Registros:
☆ ☆ ☆ ☆ ☆
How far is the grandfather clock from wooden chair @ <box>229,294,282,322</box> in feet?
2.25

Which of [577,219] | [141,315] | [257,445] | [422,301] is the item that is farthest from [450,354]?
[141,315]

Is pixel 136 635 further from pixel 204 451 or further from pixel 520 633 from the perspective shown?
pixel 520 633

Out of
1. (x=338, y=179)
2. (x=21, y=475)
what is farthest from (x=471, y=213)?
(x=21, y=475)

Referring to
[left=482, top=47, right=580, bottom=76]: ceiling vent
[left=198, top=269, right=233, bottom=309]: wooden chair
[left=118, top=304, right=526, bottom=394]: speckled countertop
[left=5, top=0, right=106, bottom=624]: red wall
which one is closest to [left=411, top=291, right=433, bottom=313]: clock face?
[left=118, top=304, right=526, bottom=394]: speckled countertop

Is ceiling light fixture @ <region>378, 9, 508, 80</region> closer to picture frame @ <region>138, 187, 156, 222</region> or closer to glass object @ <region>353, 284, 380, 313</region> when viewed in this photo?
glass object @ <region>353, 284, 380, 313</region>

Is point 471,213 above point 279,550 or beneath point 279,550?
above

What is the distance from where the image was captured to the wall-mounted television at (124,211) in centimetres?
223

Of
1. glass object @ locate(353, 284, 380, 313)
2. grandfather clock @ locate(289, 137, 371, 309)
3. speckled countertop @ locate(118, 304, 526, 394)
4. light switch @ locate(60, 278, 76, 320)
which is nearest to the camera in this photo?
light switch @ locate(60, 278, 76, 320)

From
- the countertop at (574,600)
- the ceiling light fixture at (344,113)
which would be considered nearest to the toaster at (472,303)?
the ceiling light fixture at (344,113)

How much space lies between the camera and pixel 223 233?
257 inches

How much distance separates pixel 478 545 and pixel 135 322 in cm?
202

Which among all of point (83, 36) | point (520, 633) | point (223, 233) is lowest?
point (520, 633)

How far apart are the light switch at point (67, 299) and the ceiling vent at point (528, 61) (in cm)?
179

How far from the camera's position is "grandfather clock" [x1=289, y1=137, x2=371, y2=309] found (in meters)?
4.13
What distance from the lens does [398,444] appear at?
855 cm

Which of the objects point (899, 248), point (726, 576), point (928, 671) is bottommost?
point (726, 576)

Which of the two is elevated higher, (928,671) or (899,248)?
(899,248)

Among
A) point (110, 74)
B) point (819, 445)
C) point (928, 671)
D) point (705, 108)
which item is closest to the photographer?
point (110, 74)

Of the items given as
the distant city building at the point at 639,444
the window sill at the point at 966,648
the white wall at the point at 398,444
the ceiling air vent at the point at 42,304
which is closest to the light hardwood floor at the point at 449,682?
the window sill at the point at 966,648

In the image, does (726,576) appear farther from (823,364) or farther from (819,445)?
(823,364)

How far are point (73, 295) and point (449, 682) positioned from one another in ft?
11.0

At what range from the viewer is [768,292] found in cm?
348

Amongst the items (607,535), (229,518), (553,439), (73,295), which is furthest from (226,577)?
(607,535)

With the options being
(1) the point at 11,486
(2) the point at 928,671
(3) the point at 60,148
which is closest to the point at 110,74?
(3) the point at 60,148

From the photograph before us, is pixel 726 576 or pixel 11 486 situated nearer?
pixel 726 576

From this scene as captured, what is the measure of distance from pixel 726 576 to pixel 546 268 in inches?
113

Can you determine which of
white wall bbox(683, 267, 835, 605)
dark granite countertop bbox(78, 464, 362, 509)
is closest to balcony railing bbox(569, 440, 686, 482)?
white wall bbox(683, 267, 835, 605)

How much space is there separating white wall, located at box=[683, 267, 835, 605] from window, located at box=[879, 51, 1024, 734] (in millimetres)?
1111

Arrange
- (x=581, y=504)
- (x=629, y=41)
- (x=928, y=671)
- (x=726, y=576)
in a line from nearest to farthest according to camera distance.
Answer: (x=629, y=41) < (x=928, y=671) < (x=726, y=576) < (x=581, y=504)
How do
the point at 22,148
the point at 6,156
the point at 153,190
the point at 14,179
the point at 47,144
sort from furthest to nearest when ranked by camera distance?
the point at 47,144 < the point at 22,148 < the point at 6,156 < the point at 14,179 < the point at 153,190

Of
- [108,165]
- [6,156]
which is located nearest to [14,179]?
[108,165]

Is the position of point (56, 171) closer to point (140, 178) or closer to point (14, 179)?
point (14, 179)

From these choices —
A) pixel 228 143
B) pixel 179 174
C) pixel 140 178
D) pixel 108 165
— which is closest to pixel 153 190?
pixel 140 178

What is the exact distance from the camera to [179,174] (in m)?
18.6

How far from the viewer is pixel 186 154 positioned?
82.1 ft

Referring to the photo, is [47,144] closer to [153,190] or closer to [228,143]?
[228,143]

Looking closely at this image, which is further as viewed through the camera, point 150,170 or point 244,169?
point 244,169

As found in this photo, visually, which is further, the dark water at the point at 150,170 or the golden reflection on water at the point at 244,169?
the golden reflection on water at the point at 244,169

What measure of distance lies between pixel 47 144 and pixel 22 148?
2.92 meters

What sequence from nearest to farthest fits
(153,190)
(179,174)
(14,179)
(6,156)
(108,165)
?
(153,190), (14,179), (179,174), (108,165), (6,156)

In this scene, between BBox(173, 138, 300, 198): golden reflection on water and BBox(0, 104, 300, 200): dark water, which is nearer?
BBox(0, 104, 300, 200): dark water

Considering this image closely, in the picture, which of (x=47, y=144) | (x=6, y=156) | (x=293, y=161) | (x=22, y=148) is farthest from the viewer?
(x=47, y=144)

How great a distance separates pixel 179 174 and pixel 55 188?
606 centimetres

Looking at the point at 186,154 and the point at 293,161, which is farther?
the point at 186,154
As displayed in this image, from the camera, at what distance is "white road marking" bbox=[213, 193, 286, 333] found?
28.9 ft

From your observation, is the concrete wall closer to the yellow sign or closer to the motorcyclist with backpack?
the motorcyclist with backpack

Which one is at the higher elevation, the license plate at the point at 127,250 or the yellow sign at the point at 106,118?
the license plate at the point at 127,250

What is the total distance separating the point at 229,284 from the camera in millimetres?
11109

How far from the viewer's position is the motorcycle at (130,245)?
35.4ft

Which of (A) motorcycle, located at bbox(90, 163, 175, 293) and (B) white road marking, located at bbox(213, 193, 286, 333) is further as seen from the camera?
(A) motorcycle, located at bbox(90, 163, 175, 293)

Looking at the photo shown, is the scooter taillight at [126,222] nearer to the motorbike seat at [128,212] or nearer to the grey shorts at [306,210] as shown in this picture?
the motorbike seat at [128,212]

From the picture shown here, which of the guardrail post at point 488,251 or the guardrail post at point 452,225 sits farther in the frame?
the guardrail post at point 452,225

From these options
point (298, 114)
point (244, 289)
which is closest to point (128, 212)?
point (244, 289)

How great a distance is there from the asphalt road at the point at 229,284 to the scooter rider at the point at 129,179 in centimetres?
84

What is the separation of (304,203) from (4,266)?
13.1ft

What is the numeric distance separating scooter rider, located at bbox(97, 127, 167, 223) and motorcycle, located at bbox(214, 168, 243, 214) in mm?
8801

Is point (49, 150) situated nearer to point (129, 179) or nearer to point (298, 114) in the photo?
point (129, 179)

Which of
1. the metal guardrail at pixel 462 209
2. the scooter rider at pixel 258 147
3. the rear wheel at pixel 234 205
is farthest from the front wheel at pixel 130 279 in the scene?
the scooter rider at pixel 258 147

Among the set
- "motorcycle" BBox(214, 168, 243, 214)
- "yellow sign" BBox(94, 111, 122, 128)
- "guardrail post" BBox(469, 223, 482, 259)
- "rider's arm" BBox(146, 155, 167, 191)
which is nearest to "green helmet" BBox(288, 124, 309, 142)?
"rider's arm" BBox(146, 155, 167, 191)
☆ ☆ ☆ ☆ ☆
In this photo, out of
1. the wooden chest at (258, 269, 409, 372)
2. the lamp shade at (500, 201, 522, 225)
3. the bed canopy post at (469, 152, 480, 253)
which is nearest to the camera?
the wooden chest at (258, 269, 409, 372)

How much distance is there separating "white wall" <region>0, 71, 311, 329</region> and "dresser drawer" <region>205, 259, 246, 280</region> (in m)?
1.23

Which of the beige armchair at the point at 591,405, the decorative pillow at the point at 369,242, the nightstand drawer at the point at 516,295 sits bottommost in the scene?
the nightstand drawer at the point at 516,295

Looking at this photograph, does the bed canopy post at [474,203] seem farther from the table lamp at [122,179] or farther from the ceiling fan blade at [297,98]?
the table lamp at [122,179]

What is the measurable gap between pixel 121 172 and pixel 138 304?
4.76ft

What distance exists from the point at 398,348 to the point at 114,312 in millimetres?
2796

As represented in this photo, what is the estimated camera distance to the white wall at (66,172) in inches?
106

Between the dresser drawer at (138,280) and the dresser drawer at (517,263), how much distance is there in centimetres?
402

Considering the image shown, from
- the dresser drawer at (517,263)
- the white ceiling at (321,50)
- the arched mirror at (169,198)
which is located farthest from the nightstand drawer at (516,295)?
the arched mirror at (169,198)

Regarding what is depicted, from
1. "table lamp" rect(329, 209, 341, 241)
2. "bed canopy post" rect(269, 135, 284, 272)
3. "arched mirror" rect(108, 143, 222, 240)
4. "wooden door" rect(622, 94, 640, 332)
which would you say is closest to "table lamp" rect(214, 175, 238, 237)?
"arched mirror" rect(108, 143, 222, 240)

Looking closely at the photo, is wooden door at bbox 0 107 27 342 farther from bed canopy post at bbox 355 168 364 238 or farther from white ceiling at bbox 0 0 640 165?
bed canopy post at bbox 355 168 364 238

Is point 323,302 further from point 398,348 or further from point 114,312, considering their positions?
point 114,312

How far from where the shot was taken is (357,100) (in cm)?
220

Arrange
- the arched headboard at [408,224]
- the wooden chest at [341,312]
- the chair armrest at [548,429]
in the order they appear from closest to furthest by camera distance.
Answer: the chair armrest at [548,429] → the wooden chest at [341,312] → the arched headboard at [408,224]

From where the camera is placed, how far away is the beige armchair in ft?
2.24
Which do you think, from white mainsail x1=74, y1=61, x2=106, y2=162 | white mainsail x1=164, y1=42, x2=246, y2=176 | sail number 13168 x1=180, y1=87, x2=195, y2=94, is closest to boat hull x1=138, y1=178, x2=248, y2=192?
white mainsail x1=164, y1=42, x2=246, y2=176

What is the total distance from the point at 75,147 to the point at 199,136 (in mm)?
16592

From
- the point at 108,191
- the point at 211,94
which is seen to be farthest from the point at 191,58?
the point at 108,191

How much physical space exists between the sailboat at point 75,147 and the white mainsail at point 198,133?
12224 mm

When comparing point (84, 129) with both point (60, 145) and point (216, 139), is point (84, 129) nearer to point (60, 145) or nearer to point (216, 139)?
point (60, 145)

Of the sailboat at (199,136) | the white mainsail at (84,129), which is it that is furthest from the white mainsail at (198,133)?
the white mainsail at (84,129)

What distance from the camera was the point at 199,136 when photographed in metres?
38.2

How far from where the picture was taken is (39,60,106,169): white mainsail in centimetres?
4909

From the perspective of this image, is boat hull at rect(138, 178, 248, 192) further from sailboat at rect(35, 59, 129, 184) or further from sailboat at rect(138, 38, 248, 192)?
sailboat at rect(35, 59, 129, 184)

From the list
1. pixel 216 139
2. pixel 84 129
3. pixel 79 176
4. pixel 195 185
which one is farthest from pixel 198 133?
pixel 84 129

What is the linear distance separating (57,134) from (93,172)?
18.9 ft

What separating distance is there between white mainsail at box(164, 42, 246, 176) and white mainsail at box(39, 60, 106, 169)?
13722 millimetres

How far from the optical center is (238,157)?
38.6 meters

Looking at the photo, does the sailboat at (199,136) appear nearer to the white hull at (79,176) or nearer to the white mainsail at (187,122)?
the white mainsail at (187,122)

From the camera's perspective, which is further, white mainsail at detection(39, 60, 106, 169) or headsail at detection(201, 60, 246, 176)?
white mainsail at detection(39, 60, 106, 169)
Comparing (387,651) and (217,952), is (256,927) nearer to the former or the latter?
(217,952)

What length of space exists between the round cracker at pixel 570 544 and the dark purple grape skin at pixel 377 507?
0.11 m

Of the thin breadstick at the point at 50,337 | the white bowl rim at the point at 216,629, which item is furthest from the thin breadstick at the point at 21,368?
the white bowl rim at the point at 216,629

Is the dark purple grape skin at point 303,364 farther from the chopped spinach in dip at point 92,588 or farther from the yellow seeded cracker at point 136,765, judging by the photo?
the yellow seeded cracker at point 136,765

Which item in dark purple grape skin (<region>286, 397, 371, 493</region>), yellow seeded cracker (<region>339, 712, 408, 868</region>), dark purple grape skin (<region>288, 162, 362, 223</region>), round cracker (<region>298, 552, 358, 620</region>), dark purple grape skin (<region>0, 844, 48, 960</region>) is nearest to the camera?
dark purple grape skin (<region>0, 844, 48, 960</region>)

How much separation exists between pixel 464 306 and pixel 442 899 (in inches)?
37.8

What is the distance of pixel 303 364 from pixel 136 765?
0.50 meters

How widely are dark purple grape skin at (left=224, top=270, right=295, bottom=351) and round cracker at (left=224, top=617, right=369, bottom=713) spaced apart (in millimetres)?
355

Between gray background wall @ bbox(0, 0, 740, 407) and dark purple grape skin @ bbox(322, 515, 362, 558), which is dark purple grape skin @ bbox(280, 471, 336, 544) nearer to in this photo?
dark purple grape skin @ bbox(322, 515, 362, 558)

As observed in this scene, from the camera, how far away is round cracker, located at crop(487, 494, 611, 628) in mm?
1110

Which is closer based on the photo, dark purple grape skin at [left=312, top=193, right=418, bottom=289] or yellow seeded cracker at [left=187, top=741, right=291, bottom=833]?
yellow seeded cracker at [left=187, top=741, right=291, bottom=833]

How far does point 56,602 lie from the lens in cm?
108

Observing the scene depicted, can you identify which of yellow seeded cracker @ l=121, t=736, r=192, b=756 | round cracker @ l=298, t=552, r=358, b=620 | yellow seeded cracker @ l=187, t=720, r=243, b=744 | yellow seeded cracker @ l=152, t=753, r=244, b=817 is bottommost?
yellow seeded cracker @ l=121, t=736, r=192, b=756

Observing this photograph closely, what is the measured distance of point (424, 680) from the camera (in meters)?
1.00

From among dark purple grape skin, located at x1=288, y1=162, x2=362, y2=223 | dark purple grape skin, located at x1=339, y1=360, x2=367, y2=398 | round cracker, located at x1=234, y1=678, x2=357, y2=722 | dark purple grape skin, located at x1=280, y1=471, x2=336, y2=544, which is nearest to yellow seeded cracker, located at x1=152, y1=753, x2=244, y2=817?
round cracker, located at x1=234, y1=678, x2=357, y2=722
☆ ☆ ☆ ☆ ☆
--- Tarea planteada ---
Por favor, cambia "camera" por "lens" en las líneas de los registros que van desde la que contiene "Looking closely at this" hasta la que contiene "2.92 meters", ambas incluidas. Escribe de nuevo esas líneas sin ningún otro cambio.

--- Solución del problema ---
Looking closely at this image, which is further as viewed through the lens, point 150,170 or point 244,169?
point 244,169

As found in this photo, visually, which is further, the dark water at the point at 150,170 or the golden reflection on water at the point at 244,169?
the golden reflection on water at the point at 244,169

What measure of distance lies between pixel 47 144 and pixel 22 148?
2.92 meters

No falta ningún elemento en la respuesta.